OPEC has slammed the brake on speculation, flatly rejecting media reports that the G8 is preparing to hike crude oil production by half a million barrels per day. In a statement from Vienna on Tuesday, the OPEC Secretariat called the claims “wholly inaccurate and misleading,” stressing that discussions among ministers for the upcoming meeting haven’t even begun yet.
The statement, which reads more like a hostile rebuke, targets earlier media reports that suggested that OPEC+ was weighing a much larger oil production increase for November–reports that have already sent oil prices lower.

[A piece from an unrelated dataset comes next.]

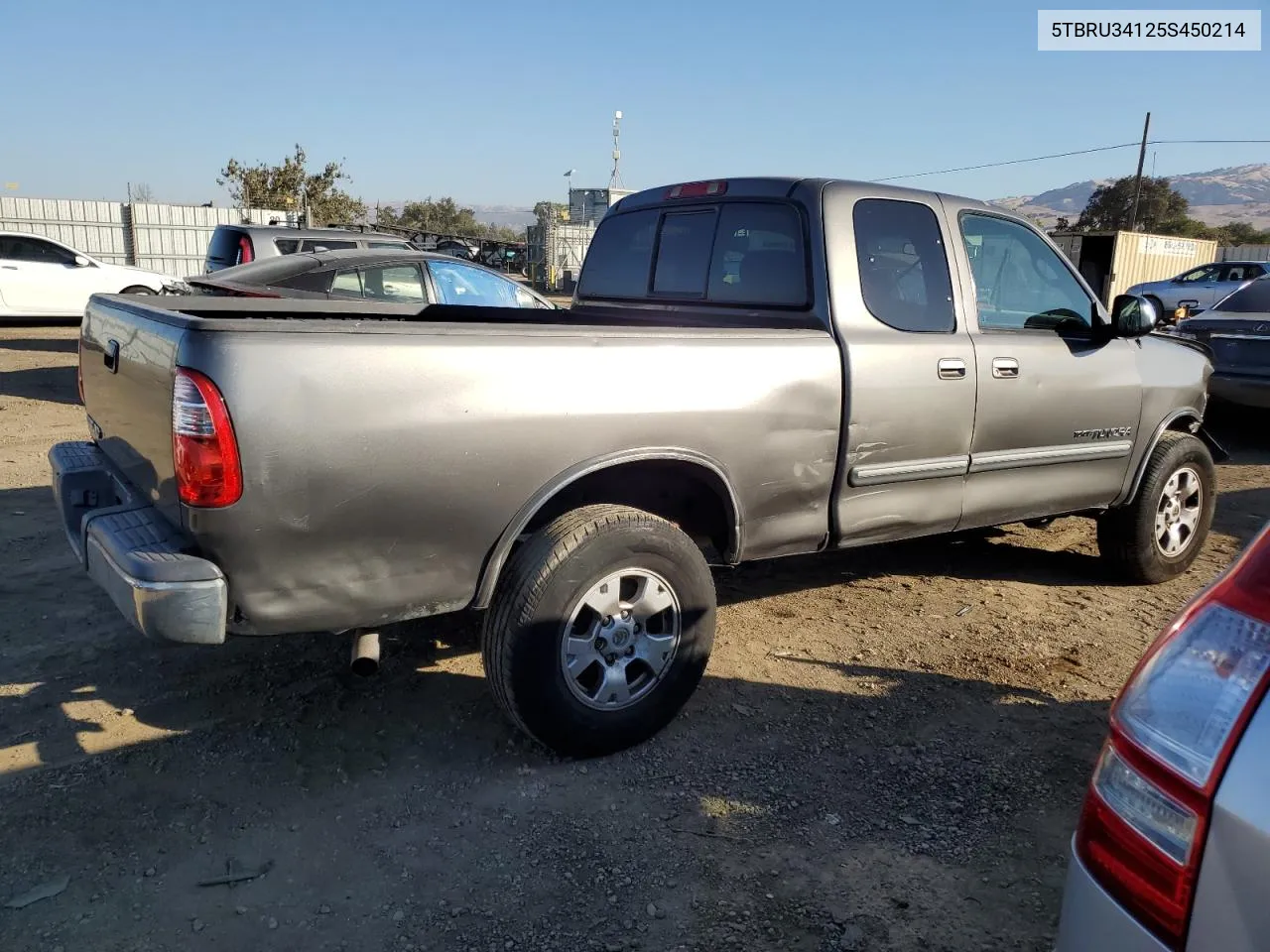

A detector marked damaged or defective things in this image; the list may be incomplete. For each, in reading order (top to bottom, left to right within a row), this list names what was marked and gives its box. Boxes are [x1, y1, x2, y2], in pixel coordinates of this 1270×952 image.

dent in truck door [823, 186, 980, 547]
dent in truck door [954, 207, 1143, 531]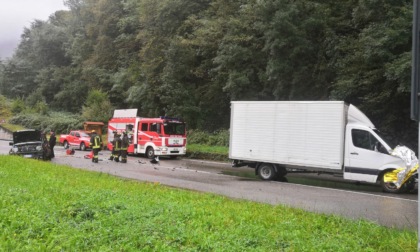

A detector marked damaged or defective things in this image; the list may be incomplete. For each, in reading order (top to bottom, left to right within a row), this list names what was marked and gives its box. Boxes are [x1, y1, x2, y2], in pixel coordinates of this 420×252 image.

damaged black car [8, 129, 51, 160]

Just hours before OPEC’s pushback, Reuters reported that OPEC+ was weighing a hefty November supply boost of as much as 500,000 bpd. This would be well above the 137,000 bpd production hike that is already scheduled for October. The idea, Reuters sources had suggested earlier, was that OPEC was going to attempt to claw back market share from fast-rising non-OPEC producers and reinforce the group’s relevance.
But OPEC+ has been missing its own targets for months. Despite announcing supply increases between April and August, the group only delivered about 75% of the promised volumes. Some members simply don’t have the spare capacity to ramp up, while others are still repaying previous overproduction through “compensation cuts.” In reality, only a handful of countries—mainly Saudi Arabia and the UAE—have meaningful flexibility.
OilPrice.com analysts have been pointing out that much of OPEC+’s recent posturing is more psychological than physical. Yes, the quotas are rising—but the actual barrels aren’t. That suggests that even a half-million-barrel “increase” may not fully materialize, especially if politically fragile producers like Nigeria, Angola, or Iraq struggle to keep up.
For now, the group’s message is unmistakable. OPEC wants the market to stop trading on rumors. Whether that signals a real internal rift or just a tactical effort to kill off speculation before it moves prices, OPEC is fighting to control the narrative as much as the market.